Pas de sépulture à Paris pour l’académicien Michel Déon | Livres Hebdo

Par Léopoldine Leblanc, avec AFP, le 13.02.2018 à 15h42 (mis à jour le 13.02.2018 à 16h00) Disparition

Pas de sépulture à Paris pour l’académicien Michel Déon

Michel Déon - Photo OLIVIER DION

La mairie de Paris a refusé lundi 12 février, à la demande des proches de l’écrivain décédé à Galway, en Irlande, le 28 décembre 2016 à 97 ans, que les cendres de ce dernier reposent dans un cimetière parisien.
 

Michel Déon ne reposera pas à Paris. La mairie de Paris a refusé, lundi 12 février, la demande de ses proches et de l’Académie française pour que les cendres de l’écrivain décédé à Galway en Irlande le 28 décembre 2016 disposent d’une sépulture à Paris.
 
Dans une série de tweets, Pénélope Komitès, adjointe à la maire de Paris en charge des affaires funéraires, s’appuie sur le Code général des collectivités territoriales: "Nous avons examiné cette demande de la même manière que nous examinons celles des autres familles", a-t-elle précisé, ajoutant: "Devant la mort, cette même égalité en droits s’applique, que l’on soit une personnalité publique ou non, que l’on soit membre de l’Académie française ou non".
 
L’adjointe rappelle que l’acquisition d’une sépulture par la famille dans la commune n’est autorisée que dans quatre situations: il faut "que la personne soit décédée sur le territoire de la commune, quel que soit son domicile" ; "que la personne soit domiciliée sur le territoire de la commune, bien qu’elle soit décédée dans une autre commune" ; "que la personne ait une sépulture de famille dans la commune, bien qu’elle n’y résidât pas et qu’elle n’y soit pas décédée" ou "que la personne soit inscrite sur la liste électorale de la commune, bien qu’elle n'y résidât pas et n’y ait pas de sépulture de famille".
 
Michel Déon, "mémoire et conscience" de l’Académie

De son vrai nom Edouard Michel, Michel Déon faisait partie du courant littéraire dit des Hussards. Grand amateur de voyages, il a partagé sa vie entre la France, la Grèce et l’Irlande, où il résidait une partie de l’année.

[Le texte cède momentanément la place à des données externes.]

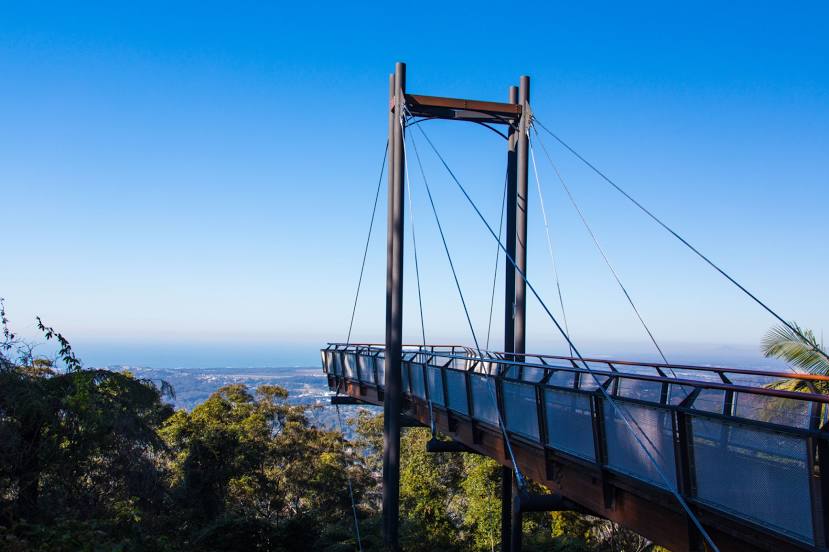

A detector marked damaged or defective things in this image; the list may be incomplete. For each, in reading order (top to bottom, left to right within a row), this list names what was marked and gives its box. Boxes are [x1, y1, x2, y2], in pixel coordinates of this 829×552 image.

rusted steel beam [404, 92, 520, 123]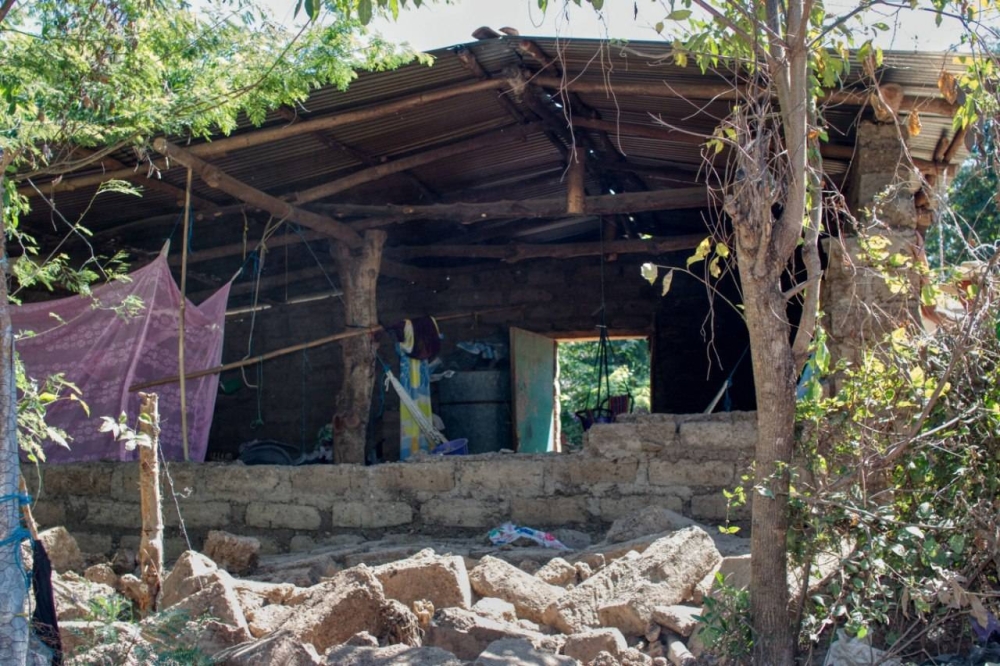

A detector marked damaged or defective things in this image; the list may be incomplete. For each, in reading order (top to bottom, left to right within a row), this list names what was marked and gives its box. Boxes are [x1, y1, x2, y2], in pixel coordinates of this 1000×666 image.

damaged structure [15, 36, 964, 564]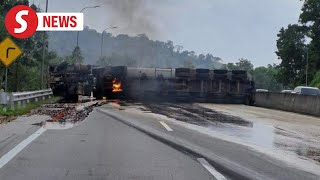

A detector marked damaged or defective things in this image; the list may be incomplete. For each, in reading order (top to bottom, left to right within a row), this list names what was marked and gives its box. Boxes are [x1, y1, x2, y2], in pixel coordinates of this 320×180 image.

overturned tanker lorry [48, 64, 256, 105]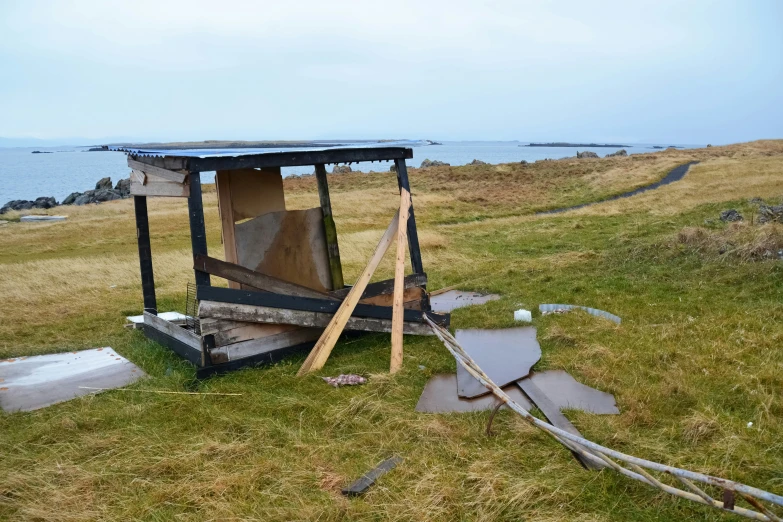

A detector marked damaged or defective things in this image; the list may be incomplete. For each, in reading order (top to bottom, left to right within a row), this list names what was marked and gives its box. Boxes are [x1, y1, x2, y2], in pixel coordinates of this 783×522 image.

splintered wood [298, 209, 402, 376]
splintered wood [390, 189, 410, 372]
rusted metal sheet [414, 372, 536, 412]
rusted metal sheet [456, 324, 544, 398]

Ecrivain, journaliste et conseiller littéraire, notamment pour Plon, il est l’auteur d’une quarantaine d’ouvrages dont les romans Le balcon de Spetsai (Gallimard, 1961, lauréat du prix Kauffmann), Les poneys sauvages (Gallimard, 1970, lauréat du prix Interallié) ou encore du récent recueil de nouvelles, A la légère (Gallimard), paru en 2013.
 
C'est une grande perte pour l’Académie. Il en était la mémoire et la conscience. Hélène Carrère d’Encausse


En 1973, l’écrivain avait remporté le Grand Prix du roman de l’Académie française pour Un taxi mauve (Gallimard). Le roman sera adapté au cinéma en 1977 par Yves Boisset avec Charlotte Rampling, Philippe Noiret et Fred Astaire, et l’écrivain élu un an plus tard au fauteuil de Jean Rostand de l’Académie française. "C'est une grande perte pour l’Académie. Il en était la mémoire et la conscience", a déclaré à l’AFP la secrétaire perpétuelle de l’Académie française Hélène Carrère d’Encausse.